Over 1,000 people attended an indoor rally in Victoria this week with high profile speakers from the environmental community discussing the Canadian Government’s approach at Copenhagen. The international day of action on Copenhagen brought perhaps its best attended Canadian event to Vancouver. Downtown Toronto now has an annual rally organized in time for the international negotiations each December, filling thousands on Yonge Street. University students are now leading the campaign for climate justice with Monday rallies at major campuses in Halifax and Winnipeg.
What do these events have in common? They nearly all take place in urban ridings that are held by the NDP or Liberals, with above-average Green support.
While rallies can certainly be helpful, is the geography of climate activism in Canada enough to mobilize the right electorate, and therefore, the federal government?
A new report that hit the press this week confirmed and added urgency to what we all knew — that “the Copenhagen conference is our last chance to stabilise climate at 2°C above preindustrial levels in a smooth and organised way…If the agreement is too weak or if the commitments are not respected, we will be on a path to 5°C or 6°C.”
Sounds like a call to action if I’ve ever heard one.

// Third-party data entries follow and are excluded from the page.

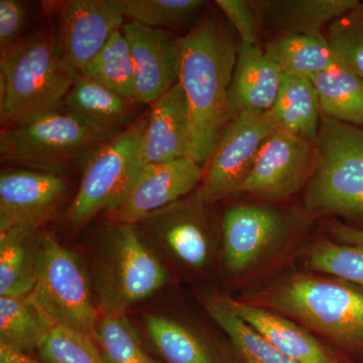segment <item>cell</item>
<instances>
[{
    "instance_id": "1",
    "label": "cell",
    "mask_w": 363,
    "mask_h": 363,
    "mask_svg": "<svg viewBox=\"0 0 363 363\" xmlns=\"http://www.w3.org/2000/svg\"><path fill=\"white\" fill-rule=\"evenodd\" d=\"M238 44L214 16L200 21L180 38L179 82L189 107L188 157L201 167L231 121L228 94Z\"/></svg>"
},
{
    "instance_id": "2",
    "label": "cell",
    "mask_w": 363,
    "mask_h": 363,
    "mask_svg": "<svg viewBox=\"0 0 363 363\" xmlns=\"http://www.w3.org/2000/svg\"><path fill=\"white\" fill-rule=\"evenodd\" d=\"M0 55L2 128L62 107L78 71L64 56L57 32L43 28Z\"/></svg>"
},
{
    "instance_id": "3",
    "label": "cell",
    "mask_w": 363,
    "mask_h": 363,
    "mask_svg": "<svg viewBox=\"0 0 363 363\" xmlns=\"http://www.w3.org/2000/svg\"><path fill=\"white\" fill-rule=\"evenodd\" d=\"M116 136L60 107L2 128L0 157L23 169L61 175L73 166L84 169L92 155Z\"/></svg>"
},
{
    "instance_id": "4",
    "label": "cell",
    "mask_w": 363,
    "mask_h": 363,
    "mask_svg": "<svg viewBox=\"0 0 363 363\" xmlns=\"http://www.w3.org/2000/svg\"><path fill=\"white\" fill-rule=\"evenodd\" d=\"M305 194L315 214L363 215V128L322 116Z\"/></svg>"
},
{
    "instance_id": "5",
    "label": "cell",
    "mask_w": 363,
    "mask_h": 363,
    "mask_svg": "<svg viewBox=\"0 0 363 363\" xmlns=\"http://www.w3.org/2000/svg\"><path fill=\"white\" fill-rule=\"evenodd\" d=\"M30 296L55 326L94 336L99 316L89 279L74 255L48 233L38 238Z\"/></svg>"
},
{
    "instance_id": "6",
    "label": "cell",
    "mask_w": 363,
    "mask_h": 363,
    "mask_svg": "<svg viewBox=\"0 0 363 363\" xmlns=\"http://www.w3.org/2000/svg\"><path fill=\"white\" fill-rule=\"evenodd\" d=\"M278 311L341 345L363 348V292L327 279L296 278L271 296Z\"/></svg>"
},
{
    "instance_id": "7",
    "label": "cell",
    "mask_w": 363,
    "mask_h": 363,
    "mask_svg": "<svg viewBox=\"0 0 363 363\" xmlns=\"http://www.w3.org/2000/svg\"><path fill=\"white\" fill-rule=\"evenodd\" d=\"M168 281L166 269L130 224L111 229L97 276L101 314L125 313Z\"/></svg>"
},
{
    "instance_id": "8",
    "label": "cell",
    "mask_w": 363,
    "mask_h": 363,
    "mask_svg": "<svg viewBox=\"0 0 363 363\" xmlns=\"http://www.w3.org/2000/svg\"><path fill=\"white\" fill-rule=\"evenodd\" d=\"M149 121V112L105 143L88 160L77 194L68 211L73 225H81L99 212L111 211L135 175L136 157Z\"/></svg>"
},
{
    "instance_id": "9",
    "label": "cell",
    "mask_w": 363,
    "mask_h": 363,
    "mask_svg": "<svg viewBox=\"0 0 363 363\" xmlns=\"http://www.w3.org/2000/svg\"><path fill=\"white\" fill-rule=\"evenodd\" d=\"M274 130L269 112L233 117L208 162L197 197L207 204L240 193L260 147Z\"/></svg>"
},
{
    "instance_id": "10",
    "label": "cell",
    "mask_w": 363,
    "mask_h": 363,
    "mask_svg": "<svg viewBox=\"0 0 363 363\" xmlns=\"http://www.w3.org/2000/svg\"><path fill=\"white\" fill-rule=\"evenodd\" d=\"M316 162L315 143L277 130L264 140L240 192L281 200L309 182Z\"/></svg>"
},
{
    "instance_id": "11",
    "label": "cell",
    "mask_w": 363,
    "mask_h": 363,
    "mask_svg": "<svg viewBox=\"0 0 363 363\" xmlns=\"http://www.w3.org/2000/svg\"><path fill=\"white\" fill-rule=\"evenodd\" d=\"M204 169L191 157L143 167L109 211L116 224L135 225L194 190Z\"/></svg>"
},
{
    "instance_id": "12",
    "label": "cell",
    "mask_w": 363,
    "mask_h": 363,
    "mask_svg": "<svg viewBox=\"0 0 363 363\" xmlns=\"http://www.w3.org/2000/svg\"><path fill=\"white\" fill-rule=\"evenodd\" d=\"M121 30L133 59L135 99L152 105L180 81V38L131 21Z\"/></svg>"
},
{
    "instance_id": "13",
    "label": "cell",
    "mask_w": 363,
    "mask_h": 363,
    "mask_svg": "<svg viewBox=\"0 0 363 363\" xmlns=\"http://www.w3.org/2000/svg\"><path fill=\"white\" fill-rule=\"evenodd\" d=\"M63 177L30 169H6L0 175V233L11 227L42 226L65 199Z\"/></svg>"
},
{
    "instance_id": "14",
    "label": "cell",
    "mask_w": 363,
    "mask_h": 363,
    "mask_svg": "<svg viewBox=\"0 0 363 363\" xmlns=\"http://www.w3.org/2000/svg\"><path fill=\"white\" fill-rule=\"evenodd\" d=\"M125 23L117 0L63 2L57 33L67 61L80 71Z\"/></svg>"
},
{
    "instance_id": "15",
    "label": "cell",
    "mask_w": 363,
    "mask_h": 363,
    "mask_svg": "<svg viewBox=\"0 0 363 363\" xmlns=\"http://www.w3.org/2000/svg\"><path fill=\"white\" fill-rule=\"evenodd\" d=\"M283 213L257 205H238L224 215V253L227 266L240 272L252 267L285 231Z\"/></svg>"
},
{
    "instance_id": "16",
    "label": "cell",
    "mask_w": 363,
    "mask_h": 363,
    "mask_svg": "<svg viewBox=\"0 0 363 363\" xmlns=\"http://www.w3.org/2000/svg\"><path fill=\"white\" fill-rule=\"evenodd\" d=\"M189 107L180 82L150 105L135 174L143 167L188 157Z\"/></svg>"
},
{
    "instance_id": "17",
    "label": "cell",
    "mask_w": 363,
    "mask_h": 363,
    "mask_svg": "<svg viewBox=\"0 0 363 363\" xmlns=\"http://www.w3.org/2000/svg\"><path fill=\"white\" fill-rule=\"evenodd\" d=\"M284 71L260 45L240 42L229 88L231 119L242 113H266L274 106Z\"/></svg>"
},
{
    "instance_id": "18",
    "label": "cell",
    "mask_w": 363,
    "mask_h": 363,
    "mask_svg": "<svg viewBox=\"0 0 363 363\" xmlns=\"http://www.w3.org/2000/svg\"><path fill=\"white\" fill-rule=\"evenodd\" d=\"M243 321L255 329L286 357L298 363H340L337 357L322 345L309 332L297 324L264 308L240 301L223 298Z\"/></svg>"
},
{
    "instance_id": "19",
    "label": "cell",
    "mask_w": 363,
    "mask_h": 363,
    "mask_svg": "<svg viewBox=\"0 0 363 363\" xmlns=\"http://www.w3.org/2000/svg\"><path fill=\"white\" fill-rule=\"evenodd\" d=\"M138 105L77 72L62 107L98 130L118 135L138 121Z\"/></svg>"
},
{
    "instance_id": "20",
    "label": "cell",
    "mask_w": 363,
    "mask_h": 363,
    "mask_svg": "<svg viewBox=\"0 0 363 363\" xmlns=\"http://www.w3.org/2000/svg\"><path fill=\"white\" fill-rule=\"evenodd\" d=\"M204 204L197 196L195 205L179 200L140 223L157 234L182 262L201 267L209 255V241L200 216V207Z\"/></svg>"
},
{
    "instance_id": "21",
    "label": "cell",
    "mask_w": 363,
    "mask_h": 363,
    "mask_svg": "<svg viewBox=\"0 0 363 363\" xmlns=\"http://www.w3.org/2000/svg\"><path fill=\"white\" fill-rule=\"evenodd\" d=\"M359 0H264L257 1L262 26L279 37L323 35L322 30L357 6Z\"/></svg>"
},
{
    "instance_id": "22",
    "label": "cell",
    "mask_w": 363,
    "mask_h": 363,
    "mask_svg": "<svg viewBox=\"0 0 363 363\" xmlns=\"http://www.w3.org/2000/svg\"><path fill=\"white\" fill-rule=\"evenodd\" d=\"M40 228L23 224L0 233V297H21L33 292Z\"/></svg>"
},
{
    "instance_id": "23",
    "label": "cell",
    "mask_w": 363,
    "mask_h": 363,
    "mask_svg": "<svg viewBox=\"0 0 363 363\" xmlns=\"http://www.w3.org/2000/svg\"><path fill=\"white\" fill-rule=\"evenodd\" d=\"M269 114L277 130L315 143L322 113L312 81L284 74L278 98Z\"/></svg>"
},
{
    "instance_id": "24",
    "label": "cell",
    "mask_w": 363,
    "mask_h": 363,
    "mask_svg": "<svg viewBox=\"0 0 363 363\" xmlns=\"http://www.w3.org/2000/svg\"><path fill=\"white\" fill-rule=\"evenodd\" d=\"M322 116L363 126V79L341 63L312 79Z\"/></svg>"
},
{
    "instance_id": "25",
    "label": "cell",
    "mask_w": 363,
    "mask_h": 363,
    "mask_svg": "<svg viewBox=\"0 0 363 363\" xmlns=\"http://www.w3.org/2000/svg\"><path fill=\"white\" fill-rule=\"evenodd\" d=\"M54 327L30 294L0 297V343L28 354L39 350Z\"/></svg>"
},
{
    "instance_id": "26",
    "label": "cell",
    "mask_w": 363,
    "mask_h": 363,
    "mask_svg": "<svg viewBox=\"0 0 363 363\" xmlns=\"http://www.w3.org/2000/svg\"><path fill=\"white\" fill-rule=\"evenodd\" d=\"M284 73L312 80L338 63L323 35H286L264 47Z\"/></svg>"
},
{
    "instance_id": "27",
    "label": "cell",
    "mask_w": 363,
    "mask_h": 363,
    "mask_svg": "<svg viewBox=\"0 0 363 363\" xmlns=\"http://www.w3.org/2000/svg\"><path fill=\"white\" fill-rule=\"evenodd\" d=\"M205 306L215 323L230 339L241 363H298L279 352L259 332L231 311L223 298H208Z\"/></svg>"
},
{
    "instance_id": "28",
    "label": "cell",
    "mask_w": 363,
    "mask_h": 363,
    "mask_svg": "<svg viewBox=\"0 0 363 363\" xmlns=\"http://www.w3.org/2000/svg\"><path fill=\"white\" fill-rule=\"evenodd\" d=\"M145 330L167 363H221L201 339L174 320L147 317Z\"/></svg>"
},
{
    "instance_id": "29",
    "label": "cell",
    "mask_w": 363,
    "mask_h": 363,
    "mask_svg": "<svg viewBox=\"0 0 363 363\" xmlns=\"http://www.w3.org/2000/svg\"><path fill=\"white\" fill-rule=\"evenodd\" d=\"M78 72L121 96L135 99V70L123 30L114 33L96 57Z\"/></svg>"
},
{
    "instance_id": "30",
    "label": "cell",
    "mask_w": 363,
    "mask_h": 363,
    "mask_svg": "<svg viewBox=\"0 0 363 363\" xmlns=\"http://www.w3.org/2000/svg\"><path fill=\"white\" fill-rule=\"evenodd\" d=\"M93 339L107 363H157L143 350L125 313L101 314Z\"/></svg>"
},
{
    "instance_id": "31",
    "label": "cell",
    "mask_w": 363,
    "mask_h": 363,
    "mask_svg": "<svg viewBox=\"0 0 363 363\" xmlns=\"http://www.w3.org/2000/svg\"><path fill=\"white\" fill-rule=\"evenodd\" d=\"M124 18L131 23L168 30L196 18L206 2L202 0H117Z\"/></svg>"
},
{
    "instance_id": "32",
    "label": "cell",
    "mask_w": 363,
    "mask_h": 363,
    "mask_svg": "<svg viewBox=\"0 0 363 363\" xmlns=\"http://www.w3.org/2000/svg\"><path fill=\"white\" fill-rule=\"evenodd\" d=\"M324 35L339 63L363 79V1L334 21Z\"/></svg>"
},
{
    "instance_id": "33",
    "label": "cell",
    "mask_w": 363,
    "mask_h": 363,
    "mask_svg": "<svg viewBox=\"0 0 363 363\" xmlns=\"http://www.w3.org/2000/svg\"><path fill=\"white\" fill-rule=\"evenodd\" d=\"M38 352L47 363H107L93 337L60 326L54 327Z\"/></svg>"
},
{
    "instance_id": "34",
    "label": "cell",
    "mask_w": 363,
    "mask_h": 363,
    "mask_svg": "<svg viewBox=\"0 0 363 363\" xmlns=\"http://www.w3.org/2000/svg\"><path fill=\"white\" fill-rule=\"evenodd\" d=\"M307 264L314 271L363 288V248L325 241L313 248Z\"/></svg>"
},
{
    "instance_id": "35",
    "label": "cell",
    "mask_w": 363,
    "mask_h": 363,
    "mask_svg": "<svg viewBox=\"0 0 363 363\" xmlns=\"http://www.w3.org/2000/svg\"><path fill=\"white\" fill-rule=\"evenodd\" d=\"M215 4L225 14L227 20L240 35V43L260 45L262 21L257 1L217 0Z\"/></svg>"
},
{
    "instance_id": "36",
    "label": "cell",
    "mask_w": 363,
    "mask_h": 363,
    "mask_svg": "<svg viewBox=\"0 0 363 363\" xmlns=\"http://www.w3.org/2000/svg\"><path fill=\"white\" fill-rule=\"evenodd\" d=\"M28 6L20 0H0V52L13 49L25 39Z\"/></svg>"
},
{
    "instance_id": "37",
    "label": "cell",
    "mask_w": 363,
    "mask_h": 363,
    "mask_svg": "<svg viewBox=\"0 0 363 363\" xmlns=\"http://www.w3.org/2000/svg\"><path fill=\"white\" fill-rule=\"evenodd\" d=\"M332 234L343 245L363 248V229L344 225V224H336L332 228Z\"/></svg>"
},
{
    "instance_id": "38",
    "label": "cell",
    "mask_w": 363,
    "mask_h": 363,
    "mask_svg": "<svg viewBox=\"0 0 363 363\" xmlns=\"http://www.w3.org/2000/svg\"><path fill=\"white\" fill-rule=\"evenodd\" d=\"M0 363H47L30 357L28 353L21 352L13 347L0 343Z\"/></svg>"
}]
</instances>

But the Minister of Environment’s response in one of just the opposite. He called on patience, to wait for perhaps more than two years just for a plan. And of course there have been plans before. Meanwhile, the Conservative Party maintains a strong lead in the polls and Stephen Harper gains strength in his prime ministerial approval ratings. And as this column has said before, he’s our man in Copenhagen…or since he’s not planning to attend, his people are our people.
While the government’s inaction could be answered with any number of pejoratives, we need to focus our days on what will move him.
To borrow a saying from past Animal Alliance – Environment Voters campaigns, politicians understand politics. And politics is about moving the vote. If we’re going to do that — make climate an election issue for the Tories — there will be a real need to target the party’s voter base, and their seats.
So now the tough one: what strategy should we use if we want to do a better job selling climate as a top issue to Conservative voters?
I don’t have the whole answer, but I think we’d better start a discussion and fast. Last week I wrote on the support we must build with people of faith and spirituality. Evangelicals in particular wouldn’t hurt. But there are many more in the Tory voter coalition: big business, small business, farmers, rural Quebecers, Southern Ontario suburban residents, older folk and the Wild Roses.
To target the voters of this country who turn to Harper for leadership, it’s time to show them that it’s just not there on this issue. We have to talk up the harm that dried-up soil and empty wells could mean to rural Canada. And the benefits that a real climate plan could mean in the way of small job creation, and a livable future for their grandchildren.
And we have to spread that message to those not yet convinced, from the Tim Horton’s in Antigonish to church basements north of Kelowna.